Biraz Fusion biraz Balkan etkisi ile Barselona günlerinizde farklı bir kahvaltı ile başlamak isterseniz lokal mekanlar önerileri için okumaya devam etmenizde fayda var…
İlk adresimiz Brunch & Cake
Mekana yaklaştığınızda sıra bekleyen lezzet avcılarını göreceksiniz, sıraya adınızı yazdırarak bu deneyim için sabretmeniz gerekebilir. Cumartesi günleri mümkün olduğunca erken gitmekte fayda var.
Burası, Universitat de Barcelona’ya yakın olması sebebiyle gençlerin çoğunlukta olduğu bir “üniversite mekanı”. Burada üniversite mekanı deyimini, neşeli, enerjik, bolca kahkahalı, renkli anlamında kullanıyorum.
Bekleyiş sonrası içerideki masalardan birinde yerimizi aldık (çok acıkmadıysanız muhteşem havayı kaçırmamak için dışarıdaki masaları bekleyin derim).
Bagel’ları ile ünlü olan mekanda sırasıyla Benedict Solmon, Combo Brunch, Benedict Pollo, Huevos & Benedict ve Banana Bread denedik.
Benedict Solmon ve Huevos & Benedict, waffle hamurunun arasına somon ve yumurta koyularak hazırlanıyor. Alışılmış hamurlu tatlardan tek farklı hamur waffle için hazırlandığı gibi şeker koyularak hazırlanıyor. Somon, yumurta ve şeker birleşimi kulağa lezzetten uzak geliyor olsa da yumurta üzerindeki avakado sosunda tüm tatlar eriyor, birleşiyor. Combo Brunch ise bolca ıspanak salatası üzerine brie peyniri, balkabağı ve poşe yumurta karşımı şeklinde servis ediliyor. Fırınlanmış kabağa, peynir ve yumurta eklemesi döndüğümde kesin deneyeceğim dediğim bir şölene dönüştü benim için.
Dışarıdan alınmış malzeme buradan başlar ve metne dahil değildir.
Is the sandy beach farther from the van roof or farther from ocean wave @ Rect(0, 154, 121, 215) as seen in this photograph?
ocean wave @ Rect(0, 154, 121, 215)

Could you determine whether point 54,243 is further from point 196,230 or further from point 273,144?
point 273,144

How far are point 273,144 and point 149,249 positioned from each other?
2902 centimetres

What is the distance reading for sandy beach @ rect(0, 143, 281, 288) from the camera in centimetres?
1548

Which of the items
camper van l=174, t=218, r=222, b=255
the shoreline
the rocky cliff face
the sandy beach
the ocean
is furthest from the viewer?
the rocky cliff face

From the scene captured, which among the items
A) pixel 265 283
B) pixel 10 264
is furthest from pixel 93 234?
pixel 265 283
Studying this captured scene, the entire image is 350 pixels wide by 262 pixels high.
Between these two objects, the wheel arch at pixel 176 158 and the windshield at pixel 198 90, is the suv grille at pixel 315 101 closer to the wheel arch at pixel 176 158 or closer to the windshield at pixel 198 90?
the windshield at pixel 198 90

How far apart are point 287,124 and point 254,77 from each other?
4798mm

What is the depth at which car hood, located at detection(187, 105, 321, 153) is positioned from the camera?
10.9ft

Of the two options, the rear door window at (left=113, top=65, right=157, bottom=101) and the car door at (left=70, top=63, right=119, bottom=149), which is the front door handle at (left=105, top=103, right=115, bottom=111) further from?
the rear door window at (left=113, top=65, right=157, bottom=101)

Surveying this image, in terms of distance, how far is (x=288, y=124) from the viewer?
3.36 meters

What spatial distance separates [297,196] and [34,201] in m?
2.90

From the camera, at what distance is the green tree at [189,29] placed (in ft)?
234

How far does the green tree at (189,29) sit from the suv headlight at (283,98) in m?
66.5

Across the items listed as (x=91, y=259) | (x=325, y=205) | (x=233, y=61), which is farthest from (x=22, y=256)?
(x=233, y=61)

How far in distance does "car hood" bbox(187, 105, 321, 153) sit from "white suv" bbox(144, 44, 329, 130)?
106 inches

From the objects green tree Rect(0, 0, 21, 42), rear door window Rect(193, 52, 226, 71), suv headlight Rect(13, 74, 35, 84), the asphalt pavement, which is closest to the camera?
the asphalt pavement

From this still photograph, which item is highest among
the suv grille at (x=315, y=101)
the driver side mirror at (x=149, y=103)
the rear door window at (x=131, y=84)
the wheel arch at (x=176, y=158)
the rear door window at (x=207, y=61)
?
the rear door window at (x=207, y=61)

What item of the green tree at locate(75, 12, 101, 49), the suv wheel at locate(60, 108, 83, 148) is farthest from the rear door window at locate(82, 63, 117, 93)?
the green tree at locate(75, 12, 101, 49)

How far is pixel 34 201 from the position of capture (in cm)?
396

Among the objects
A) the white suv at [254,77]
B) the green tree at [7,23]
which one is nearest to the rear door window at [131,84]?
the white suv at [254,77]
Tatlı için Banana Bread denedik, menüdeki en “normal” tat sanırım buydu. Muzlu ekmek ve file badem çok tatlı olmayan ve muhteşem kokan bir final şarkısı oldu…
İkinci durağımız ise Ugot!
Kalbimin bir kısmını bıraktığım, böyle bir kafenin sahibi olma hayalinin peşine takılıp porselenlerine daldığım, uyumsuzluğun uyumlu olduğu ve tüm “takımların” hiçbir zaman eşlerini bulmadığı özgürlük diyarı…
Menüden Burrata, Ugot Eggs, Shakshuka ve Balkan Shakshuka denedik.
Ugot Eggs, mayalı ev yapımı ekmek üzerinde dilediğiniz şekilde pişmiş yumurta, karamelize soğan ve brie peyniri ile sunuluyor (Gözlerim doldu :)).
Ve tatilin sürpriz lezzeti Shakshuka’da yoğun domates, biber, yumurta, patlıcan, keçi peynirini birlikte kullanmışlar. Balkan esintisini sofranızıda yaşatan “sahanda” lezzetler ile tapas ve paella öğünleriniz için güzel bir kahvaltı başlangıcı yapabilirsiniz.
Barselona seyahatinizde yemek üzerine farklı lezzetler deneyimlemek isterseniz yolculuk rotanızı Brunch & Cake ve Ugot’tan geçirmeyi ihmal etmeyin.
Son olarak hangi mevsim, hangi restoran olursa olsun… Barselona her zaman iyi bir fikir 🙂
*Bu yazı ilk olarak JR. by Campaign Temmuz 2016 sayısında yayımlanmıştır.